- У нас вся Тамбовщина воробьями обсыпана, - широко улыбаясь задрав голову, отозвался сержант. - Ведь живет же себе, почирикивает, никакая ему война нипочем, не берут и фурункулы. Молодец!..
- Он неистребим и вынослив, как окопный солдат, - вырвалось у меня.
- Потому что этот воробей российский, - поддержал меня сержант. - Немецких мы еще не видели, вот дойдем - посмотрим, годятся ли они в подметки нашим.
"За время болезни сержант отощал и осунулся лицом. Туго затянутый ремень делал его фигуру похожей на осину. Казалось, что он даже ростом стал выше.
- Пошли! - Он потянул меня на улицу.
- Куда? - По лицу сержанта, по его улыбке я почувствовал, что он что-то задумал.
- В лес. Посмотрим, как там работает весна.
Около часа мы шли до ближнего леска. Кое-где в ложбинках да в воронках белыми бликами еще лежал снег, но дорога была уже изрядно разъезжена, и от нее подымался легкий парок. Мимо нас к линии фронта тянулись одна за другой груженные продовольствием, снарядами и бочками с бензином машины. Пустая транспортная полуторка даже остановилась, хотя мы и не "голосовали". Из кабины высунулась голова:
- Подвезти, пехота?..
- Гвардейски благодарствую. - Сержант помахал шоферу рукой. - Вышли на прогулку.
На опушке леса мы остановились и свернули с дороги. Сержант шел впереди, я шел за ним. Глазами он все чего-то выискивал, скользя взглядом по вершинам стайки молоденьких елочек, стоявших вперемежку с березами, по которым, несмотря на близость дороги, не прошел разрушительный каток войны. Елочки, как на подбор, были одна стройнее другой, словно вспархивали своими круговыми ярусами веток в голубое небо, с которого солнце проливало водопад лучистого тепла и света.
- Ваня, ты глянь на эти елочки: все вроде бы одинаковые, будто одно семейство, словно ржаное поле одного посева, а когда вглядишься хорошенько - нет двух одинаковых елочек во всей этой рощице. Каждая имеет свое лицо, свой рост, свою стать, свой наряд. Я это давно заметил. Вот она какая, жизнь-то. Каждая козявка имеет свой облик.

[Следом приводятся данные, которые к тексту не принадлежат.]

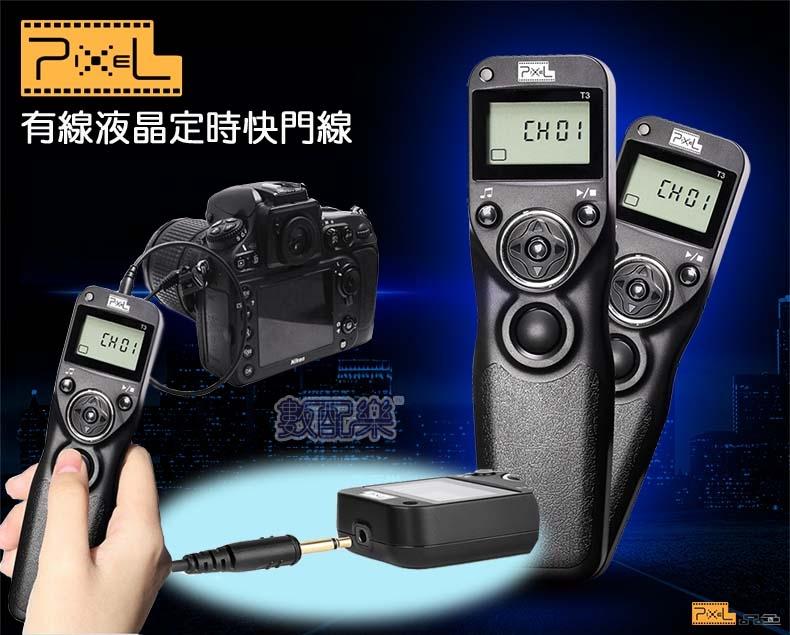 數配樂 Pixel 品色 T3 for SONY S2 有線液晶 快門遙控器 縮時攝影 快門線 a7 a7s a7R a7R2 RX100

- А я заметил, что есть в природе и другая примета или вроде бы тайна, - возразил я сержанту. - Природа иногда сама любит равнять.
- Ваня, ты меня не напрягай, у меня еще от фурункулов голова не остыла. - Сержант достал из кобуры трофейный "браунинг" и зарядил всю обойму.
- Ты это зачем? - насторожился я, хотя по добродушной улыбке сержанта видел, что ничего дурного делать он не намеревается.
Все в бригаде знали, что в стрельбе из пистолета сержанту не было равных. На расстоянии двадцати шагов он попадал в пятак, с тридцати шагов раскалывал вдребезги граненый стакан.
- Видишь эту елочку, левее березки? - спросил сержант, взглядом показывая на молоденькое деревце.
- Вижу.
- Мне кажется, что в прошлом году она подросла больше, чем ее соседка-подружка справа. Тебе не кажется, Вань?
- Да, на целых десять - двенадцать сантиметров она повыше, чем та, что рядом слева, - согласился я, все еще полагая, что он хочет найти какой-то новый ход.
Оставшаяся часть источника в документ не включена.